Health challenges across the state have prompted the Minnesota Department of Health to request a funding increase of $5 million to address what Commissioner Dr. Ed Ehlinger called "emergency funding for disease response."
That request was formally made Wednesday, and Ehlinger said it has the support of Gov. Mark Dayton.
The biggest issues are the ongoing measles outbreak and increases in syphilis and tuberculosis, according to Ehlinger. State and local health agencies have spent nearly $3 million on just those issues in 2017.
"Minnesotans rightly expect a rapid and effective response to these threats, but current state funds lack the flexibility needed to deal with emergency disease threats," Ehlinger said. "We cannot continue diverting funding and resources away from other vital public health services to respond to disease outbreaks and threats.

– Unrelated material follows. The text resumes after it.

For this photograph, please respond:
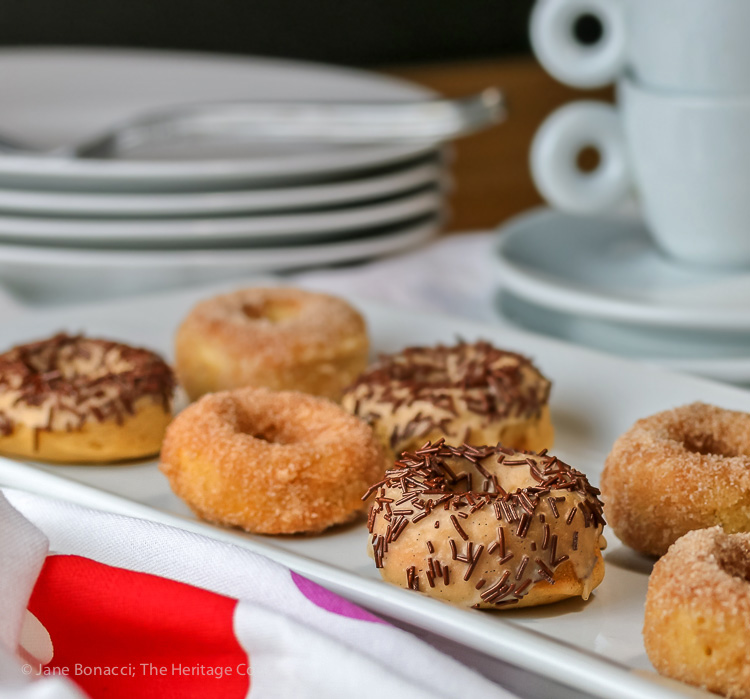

"Significant threats to public health are becoming more frequent and more costly. In recent months, state and local health officials have had to respond to a series of infectious disease outbreaks including multi-drug resistant tuberculosis, hundreds of new cases of syphilis, and now, the largest measles outbreak the state has faced in nearly 30 years. These outbreaks come on the heels of extensive public health efforts in 2016 for the Zika virus response and in 2014-15 for Ebola preparedness."
Minnesota's measles outbreak has created headlines across the country because of its effect on the Somali community, which has shown an increasing resistance to vaccinating children. According to state data, vaccination has fallen from about 90 percent to 42 percent in the Somali community during the last decade as fears have been stoked about alleged links to autism.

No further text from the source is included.